▸ STATED EXERCISE: Reproduce each of the items below word for word, leaving out the pictures.

[Stored items]
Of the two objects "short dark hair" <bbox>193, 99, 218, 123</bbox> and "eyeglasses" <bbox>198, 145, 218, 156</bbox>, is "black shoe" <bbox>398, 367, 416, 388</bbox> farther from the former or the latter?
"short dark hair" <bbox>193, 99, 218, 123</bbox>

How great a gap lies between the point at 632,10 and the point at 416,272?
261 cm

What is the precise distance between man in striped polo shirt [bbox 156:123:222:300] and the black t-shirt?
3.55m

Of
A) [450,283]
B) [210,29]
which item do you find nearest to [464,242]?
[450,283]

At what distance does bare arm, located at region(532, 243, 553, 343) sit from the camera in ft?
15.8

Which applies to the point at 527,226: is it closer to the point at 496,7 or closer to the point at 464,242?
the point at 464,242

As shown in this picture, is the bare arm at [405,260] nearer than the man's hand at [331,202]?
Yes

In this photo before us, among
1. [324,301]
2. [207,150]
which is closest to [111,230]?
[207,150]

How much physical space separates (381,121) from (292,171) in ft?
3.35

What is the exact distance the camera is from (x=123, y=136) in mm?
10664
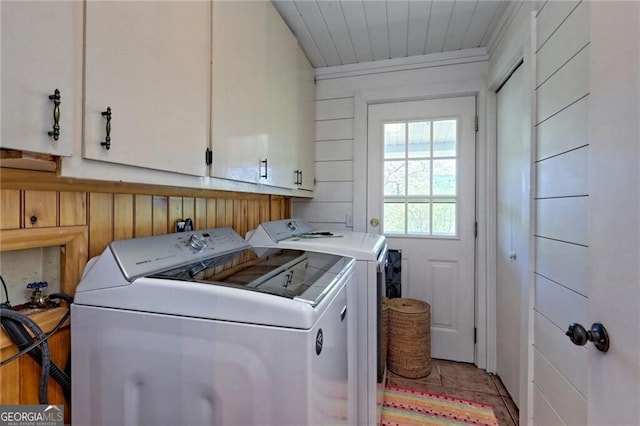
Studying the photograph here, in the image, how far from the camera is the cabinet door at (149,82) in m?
0.72

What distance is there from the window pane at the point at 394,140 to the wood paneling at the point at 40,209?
215 centimetres

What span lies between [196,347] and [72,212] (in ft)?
1.99

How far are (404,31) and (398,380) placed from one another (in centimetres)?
239

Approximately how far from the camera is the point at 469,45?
88.4 inches

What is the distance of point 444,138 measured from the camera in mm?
2439

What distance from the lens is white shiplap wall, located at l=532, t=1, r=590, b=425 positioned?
1.12m

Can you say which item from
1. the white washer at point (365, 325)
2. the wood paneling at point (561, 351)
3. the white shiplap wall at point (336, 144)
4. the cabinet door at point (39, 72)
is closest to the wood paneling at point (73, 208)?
the cabinet door at point (39, 72)

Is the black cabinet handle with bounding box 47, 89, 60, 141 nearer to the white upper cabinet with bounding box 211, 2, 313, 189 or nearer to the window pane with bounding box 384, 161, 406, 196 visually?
the white upper cabinet with bounding box 211, 2, 313, 189

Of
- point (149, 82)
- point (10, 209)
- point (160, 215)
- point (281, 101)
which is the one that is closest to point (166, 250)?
point (160, 215)

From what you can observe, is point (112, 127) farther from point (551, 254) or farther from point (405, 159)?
point (405, 159)

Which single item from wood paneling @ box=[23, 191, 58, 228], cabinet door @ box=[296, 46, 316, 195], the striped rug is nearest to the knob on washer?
wood paneling @ box=[23, 191, 58, 228]

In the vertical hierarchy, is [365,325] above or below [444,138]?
below

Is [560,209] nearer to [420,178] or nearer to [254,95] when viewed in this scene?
[420,178]

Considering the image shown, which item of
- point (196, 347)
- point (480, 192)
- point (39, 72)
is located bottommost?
point (196, 347)
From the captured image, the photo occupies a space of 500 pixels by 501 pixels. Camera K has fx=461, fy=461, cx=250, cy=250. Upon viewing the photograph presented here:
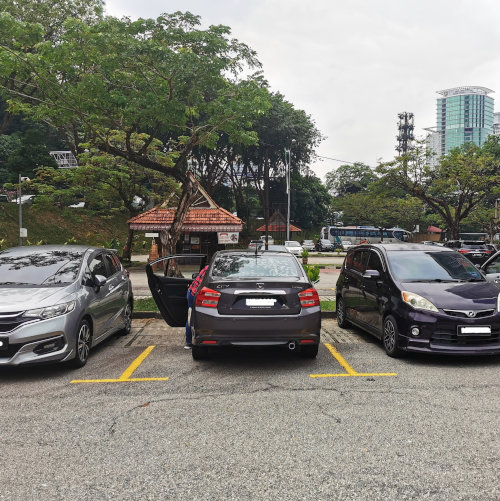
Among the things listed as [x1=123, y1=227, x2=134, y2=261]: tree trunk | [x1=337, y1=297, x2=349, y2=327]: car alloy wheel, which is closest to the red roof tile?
[x1=123, y1=227, x2=134, y2=261]: tree trunk

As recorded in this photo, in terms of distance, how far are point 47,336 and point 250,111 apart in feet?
Answer: 30.8

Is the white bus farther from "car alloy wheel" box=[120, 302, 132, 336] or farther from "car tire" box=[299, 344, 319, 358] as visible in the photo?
"car tire" box=[299, 344, 319, 358]

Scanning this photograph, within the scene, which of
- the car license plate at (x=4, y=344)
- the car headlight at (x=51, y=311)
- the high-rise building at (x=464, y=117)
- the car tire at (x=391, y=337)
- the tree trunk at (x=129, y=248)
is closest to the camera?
the car license plate at (x=4, y=344)

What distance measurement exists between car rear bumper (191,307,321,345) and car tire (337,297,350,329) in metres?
3.11

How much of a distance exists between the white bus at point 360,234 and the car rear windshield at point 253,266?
54578 millimetres

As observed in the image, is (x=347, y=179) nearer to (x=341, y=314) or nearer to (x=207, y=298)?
(x=341, y=314)

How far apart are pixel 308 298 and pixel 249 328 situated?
2.78 ft

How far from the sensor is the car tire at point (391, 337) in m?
6.13

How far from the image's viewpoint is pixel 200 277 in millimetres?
6391

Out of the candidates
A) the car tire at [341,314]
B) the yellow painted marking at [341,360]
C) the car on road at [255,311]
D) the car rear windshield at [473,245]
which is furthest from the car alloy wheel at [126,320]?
the car rear windshield at [473,245]

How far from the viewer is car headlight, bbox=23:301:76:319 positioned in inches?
204

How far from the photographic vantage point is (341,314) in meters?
8.66

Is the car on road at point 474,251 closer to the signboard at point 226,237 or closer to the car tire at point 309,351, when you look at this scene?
the signboard at point 226,237

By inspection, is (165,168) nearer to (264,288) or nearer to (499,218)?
(264,288)
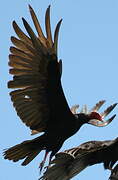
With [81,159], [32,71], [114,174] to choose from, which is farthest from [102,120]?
[114,174]

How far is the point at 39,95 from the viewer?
472 inches

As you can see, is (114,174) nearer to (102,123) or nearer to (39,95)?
(39,95)

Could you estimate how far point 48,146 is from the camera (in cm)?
1214

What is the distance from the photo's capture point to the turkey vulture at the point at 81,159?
8.34m

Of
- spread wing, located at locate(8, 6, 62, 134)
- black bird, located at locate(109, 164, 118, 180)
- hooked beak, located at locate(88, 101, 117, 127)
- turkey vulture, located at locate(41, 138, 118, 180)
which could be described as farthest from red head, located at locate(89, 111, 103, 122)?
black bird, located at locate(109, 164, 118, 180)

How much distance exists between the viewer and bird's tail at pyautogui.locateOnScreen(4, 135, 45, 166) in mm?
11758

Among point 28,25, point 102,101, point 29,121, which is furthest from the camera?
point 102,101

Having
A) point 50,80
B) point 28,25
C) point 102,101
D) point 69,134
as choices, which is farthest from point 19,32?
point 102,101

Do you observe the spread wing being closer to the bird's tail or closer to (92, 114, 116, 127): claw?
the bird's tail

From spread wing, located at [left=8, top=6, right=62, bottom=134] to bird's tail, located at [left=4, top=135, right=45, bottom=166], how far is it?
0.23 m

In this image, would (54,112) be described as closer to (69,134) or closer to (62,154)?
(69,134)

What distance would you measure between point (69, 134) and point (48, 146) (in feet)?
1.42

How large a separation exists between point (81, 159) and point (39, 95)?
3.73 m

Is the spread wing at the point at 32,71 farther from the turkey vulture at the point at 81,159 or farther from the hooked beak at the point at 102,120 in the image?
the turkey vulture at the point at 81,159
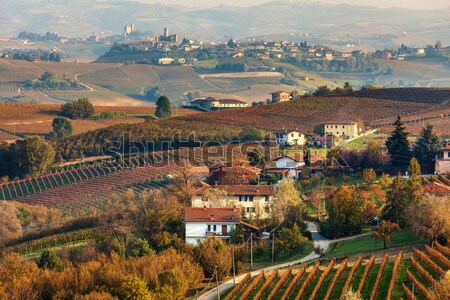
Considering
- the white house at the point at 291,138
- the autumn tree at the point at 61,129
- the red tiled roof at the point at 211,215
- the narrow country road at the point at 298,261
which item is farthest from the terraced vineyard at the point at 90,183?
the autumn tree at the point at 61,129

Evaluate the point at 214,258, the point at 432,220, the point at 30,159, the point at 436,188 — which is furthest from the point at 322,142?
the point at 214,258

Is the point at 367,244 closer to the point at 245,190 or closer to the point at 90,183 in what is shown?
the point at 245,190

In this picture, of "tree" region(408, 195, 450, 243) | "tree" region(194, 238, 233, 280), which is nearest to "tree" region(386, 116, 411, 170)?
"tree" region(408, 195, 450, 243)

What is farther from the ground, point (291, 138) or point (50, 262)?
point (50, 262)

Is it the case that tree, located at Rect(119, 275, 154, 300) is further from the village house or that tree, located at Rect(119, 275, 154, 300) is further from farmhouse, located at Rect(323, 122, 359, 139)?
farmhouse, located at Rect(323, 122, 359, 139)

▸ OUTPUT BELOW:
Of the two objects "short dark hair" <bbox>193, 99, 218, 123</bbox> and "eyeglasses" <bbox>198, 145, 218, 156</bbox>, is "black shoe" <bbox>398, 367, 416, 388</bbox> farther from the former or the latter?
"short dark hair" <bbox>193, 99, 218, 123</bbox>

How great a gap lies between the point at 632,10 and the point at 416,272?
261 cm

What is the precise distance between man in striped polo shirt [bbox 156:123:222:300] and the black t-shirt?
3.55m

Of
A) [450,283]
B) [210,29]
which item do you find nearest to [464,242]?
[450,283]

At what distance does bare arm, located at region(532, 243, 553, 343) sit from the camera in ft?
15.8

Which applies to the point at 527,226: is it closer to the point at 496,7 or closer to the point at 464,242?
the point at 464,242

As shown in this picture, is the bare arm at [405,260] nearer than the man's hand at [331,202]?
Yes

In this photo before us, among
1. [324,301]
2. [207,150]
which is closest to [111,230]?
[207,150]

How much physical space separates (381,121) from (292,171) in ft?
3.35

What is the exact distance the camera is from (x=123, y=136) in mm?
10664
Studying the photograph here, in the image, how far from the camera is the cabinet door at (149,82) in m?
0.72

What distance is there from the window pane at the point at 394,140 to the wood paneling at the point at 40,209?
215 centimetres

What span lies between [196,347] and [72,212] (in ft)?
1.99

How far are (404,31) and (398,380) placed from one another (in centimetres)?
239

Approximately how far from the camera is the point at 469,45?
88.4 inches

What is the distance of point 444,138 measured from the camera in mm?
2439

What distance from the lens is white shiplap wall, located at l=532, t=1, r=590, b=425 positioned?
1.12m

Can you say which item from
1. the white washer at point (365, 325)
2. the wood paneling at point (561, 351)
3. the white shiplap wall at point (336, 144)
4. the cabinet door at point (39, 72)
is closest to the wood paneling at point (73, 208)?
the cabinet door at point (39, 72)

Is the black cabinet handle with bounding box 47, 89, 60, 141 nearer to the white upper cabinet with bounding box 211, 2, 313, 189 or nearer to the window pane with bounding box 384, 161, 406, 196 visually?
the white upper cabinet with bounding box 211, 2, 313, 189

Of
- point (149, 82)
- point (10, 209)
- point (160, 215)
- point (281, 101)
which is the one that is closest to point (166, 250)?
point (160, 215)

From what you can observe, is point (112, 127) farther from point (551, 254) or farther from point (405, 159)?
point (405, 159)

Which single item from wood paneling @ box=[23, 191, 58, 228], cabinet door @ box=[296, 46, 316, 195], the striped rug is nearest to the knob on washer?
wood paneling @ box=[23, 191, 58, 228]

In the vertical hierarchy, is [365,325] above or below [444,138]?
below

Is [560,209] nearer to [420,178] or nearer to [254,95] when viewed in this scene?
[420,178]

Considering the image shown, which item of
- point (196, 347)
- point (480, 192)
- point (39, 72)
is located bottommost?
point (196, 347)
From the captured image, the photo occupies a space of 500 pixels by 501 pixels. Camera K has fx=461, fy=461, cx=250, cy=250. Upon viewing the photograph presented here:
Among the things listed as [x1=123, y1=227, x2=134, y2=261]: tree trunk | [x1=337, y1=297, x2=349, y2=327]: car alloy wheel, which is closest to the red roof tile?
[x1=123, y1=227, x2=134, y2=261]: tree trunk

As recorded in this photo, in terms of distance, how far are point 47,336 and point 250,111 apart in feet?
Answer: 30.8

Is the white bus farther from "car alloy wheel" box=[120, 302, 132, 336] or farther from "car tire" box=[299, 344, 319, 358] as visible in the photo?
"car tire" box=[299, 344, 319, 358]

Scanning this photograph, within the scene, which of
- the car license plate at (x=4, y=344)
- the car headlight at (x=51, y=311)
- the high-rise building at (x=464, y=117)
- the car tire at (x=391, y=337)
- the tree trunk at (x=129, y=248)
is closest to the camera?
the car license plate at (x=4, y=344)

What distance measurement exists between car rear bumper (191,307,321,345) and car tire (337,297,350,329) in metres?
3.11

How much of a distance exists between the white bus at point 360,234 and the car rear windshield at point 253,266?
54578 millimetres

As observed in the image, is (x=347, y=179) nearer to (x=341, y=314) or nearer to (x=207, y=298)?
(x=341, y=314)

How far apart are pixel 308 298 and pixel 249 328 situated?
2.78 ft

How far from the sensor is the car tire at point (391, 337) in m?
6.13

How far from the image's viewpoint is pixel 200 277 in millimetres?
6391

Out of the candidates
A) the car tire at [341,314]
B) the yellow painted marking at [341,360]
C) the car on road at [255,311]
D) the car rear windshield at [473,245]
which is furthest from the car alloy wheel at [126,320]?
the car rear windshield at [473,245]

How far from the viewer is car headlight, bbox=23:301:76:319 positioned in inches?
204

How far from the photographic vantage point is (341,314) in meters?
8.66

Is the car on road at point 474,251 closer to the signboard at point 226,237 or closer to the car tire at point 309,351, when you look at this scene?
the signboard at point 226,237

By inspection, is (165,168) nearer to (264,288) or nearer to (499,218)?
(264,288)
With [81,159], [32,71], [114,174] to choose from, which is farthest from [102,120]?
[114,174]

How far is the point at 39,95 from the viewer?
472 inches

As you can see, is (114,174) nearer to (102,123) or nearer to (39,95)?
(39,95)

Could you estimate how far point 48,146 is from the camera (in cm)?
1214

What is the distance from the photo's capture point to the turkey vulture at the point at 81,159?
8.34m

Of
- spread wing, located at locate(8, 6, 62, 134)
- black bird, located at locate(109, 164, 118, 180)
- hooked beak, located at locate(88, 101, 117, 127)
- turkey vulture, located at locate(41, 138, 118, 180)
which could be described as farthest from red head, located at locate(89, 111, 103, 122)?
black bird, located at locate(109, 164, 118, 180)

How much distance exists between the viewer and bird's tail at pyautogui.locateOnScreen(4, 135, 45, 166) in mm?
11758

Among point 28,25, point 102,101, point 29,121, which is furthest from the camera?
point 102,101

Having
A) point 50,80
B) point 28,25
C) point 102,101
D) point 69,134
as choices, which is farthest from point 19,32?
point 102,101

Do you observe the spread wing being closer to the bird's tail or closer to (92, 114, 116, 127): claw?
the bird's tail

From spread wing, located at [left=8, top=6, right=62, bottom=134] to bird's tail, located at [left=4, top=135, right=45, bottom=166], how far is it?
0.23 m

In this image, would (54,112) be described as closer to (69,134) or closer to (62,154)?
(69,134)

What distance would you measure between point (69, 134) and point (48, 146) (in feet)?
1.42

How large a separation exists between point (81, 159) and point (39, 95)?
3.73 m

Is the spread wing at the point at 32,71 farther from the turkey vulture at the point at 81,159 or farther from the hooked beak at the point at 102,120 in the image?
the turkey vulture at the point at 81,159
Considering
- the white house at the point at 291,138
- the autumn tree at the point at 61,129
- the red tiled roof at the point at 211,215
- the narrow country road at the point at 298,261
which item is farthest from the terraced vineyard at the point at 90,183?
the autumn tree at the point at 61,129

Evaluate the point at 214,258, the point at 432,220, the point at 30,159, the point at 436,188 — which is furthest from the point at 322,142?
the point at 214,258

Is the point at 367,244 closer to the point at 245,190 or closer to the point at 90,183 in what is shown?
the point at 245,190

In this picture, of "tree" region(408, 195, 450, 243) | "tree" region(194, 238, 233, 280), which is nearest to "tree" region(386, 116, 411, 170)?
"tree" region(408, 195, 450, 243)

What is farther from the ground, point (291, 138) or point (50, 262)?
point (50, 262)

Is it the case that tree, located at Rect(119, 275, 154, 300) is further from the village house or that tree, located at Rect(119, 275, 154, 300) is further from farmhouse, located at Rect(323, 122, 359, 139)?
farmhouse, located at Rect(323, 122, 359, 139)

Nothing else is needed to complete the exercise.